[Saved entries]
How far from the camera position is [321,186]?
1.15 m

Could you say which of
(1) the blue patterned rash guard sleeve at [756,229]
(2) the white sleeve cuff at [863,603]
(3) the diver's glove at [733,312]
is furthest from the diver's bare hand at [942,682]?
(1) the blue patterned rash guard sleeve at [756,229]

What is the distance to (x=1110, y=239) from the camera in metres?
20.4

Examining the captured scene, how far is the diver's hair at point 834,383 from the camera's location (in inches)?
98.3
...
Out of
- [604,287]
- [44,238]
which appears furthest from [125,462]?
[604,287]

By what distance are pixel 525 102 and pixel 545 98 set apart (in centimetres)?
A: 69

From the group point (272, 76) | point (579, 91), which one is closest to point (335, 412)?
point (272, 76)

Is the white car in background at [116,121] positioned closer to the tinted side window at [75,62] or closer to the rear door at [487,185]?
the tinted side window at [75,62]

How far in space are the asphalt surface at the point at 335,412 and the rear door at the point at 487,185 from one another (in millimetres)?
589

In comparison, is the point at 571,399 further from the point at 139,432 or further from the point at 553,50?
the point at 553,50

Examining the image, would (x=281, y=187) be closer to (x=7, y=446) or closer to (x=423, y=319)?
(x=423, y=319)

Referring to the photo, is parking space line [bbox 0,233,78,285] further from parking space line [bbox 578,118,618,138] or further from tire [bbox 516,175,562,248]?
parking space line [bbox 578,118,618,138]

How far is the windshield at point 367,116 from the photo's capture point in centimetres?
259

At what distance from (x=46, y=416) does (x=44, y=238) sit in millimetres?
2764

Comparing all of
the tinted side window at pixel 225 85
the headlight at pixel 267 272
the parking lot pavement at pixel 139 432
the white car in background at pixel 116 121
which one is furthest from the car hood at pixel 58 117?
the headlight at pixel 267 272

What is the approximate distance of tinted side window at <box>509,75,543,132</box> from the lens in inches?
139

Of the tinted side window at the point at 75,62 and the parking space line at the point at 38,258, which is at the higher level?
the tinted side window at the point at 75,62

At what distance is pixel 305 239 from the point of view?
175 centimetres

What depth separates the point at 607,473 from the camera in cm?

> _Requirements_: Put everything in the data from the line containing "Examining the image, would" down to the line containing "175 centimetres" into a two-column CSV with the columns text and answer. Use one row per item, put each field in quotation marks, and replace any line breaks with spaces.

> _Problem solution_:
text,answer
"Examining the image, would (x=281, y=187) be closer to (x=7, y=446) or closer to (x=423, y=319)?","(x=423, y=319)"
"Referring to the photo, is parking space line [bbox 0,233,78,285] further from parking space line [bbox 578,118,618,138] or further from tire [bbox 516,175,562,248]?","parking space line [bbox 578,118,618,138]"
"How far is the windshield at point 367,116 from the photo's capture point in centimetres?","259"
"At what distance from (x=46, y=416) does (x=44, y=238) sit in millimetres?","2764"
"Comparing all of the tinted side window at pixel 225 85 the headlight at pixel 267 272 the parking lot pavement at pixel 139 432 the white car in background at pixel 116 121 which one is furthest from the car hood at pixel 58 117?","the headlight at pixel 267 272"
"What is the approximate distance of tinted side window at <box>509,75,543,132</box> from the lens in inches?","139"
"Of the tinted side window at the point at 75,62 and the parking space line at the point at 38,258, which is at the higher level?","the tinted side window at the point at 75,62"
"At what distance is pixel 305 239 from the point of view?","175 centimetres"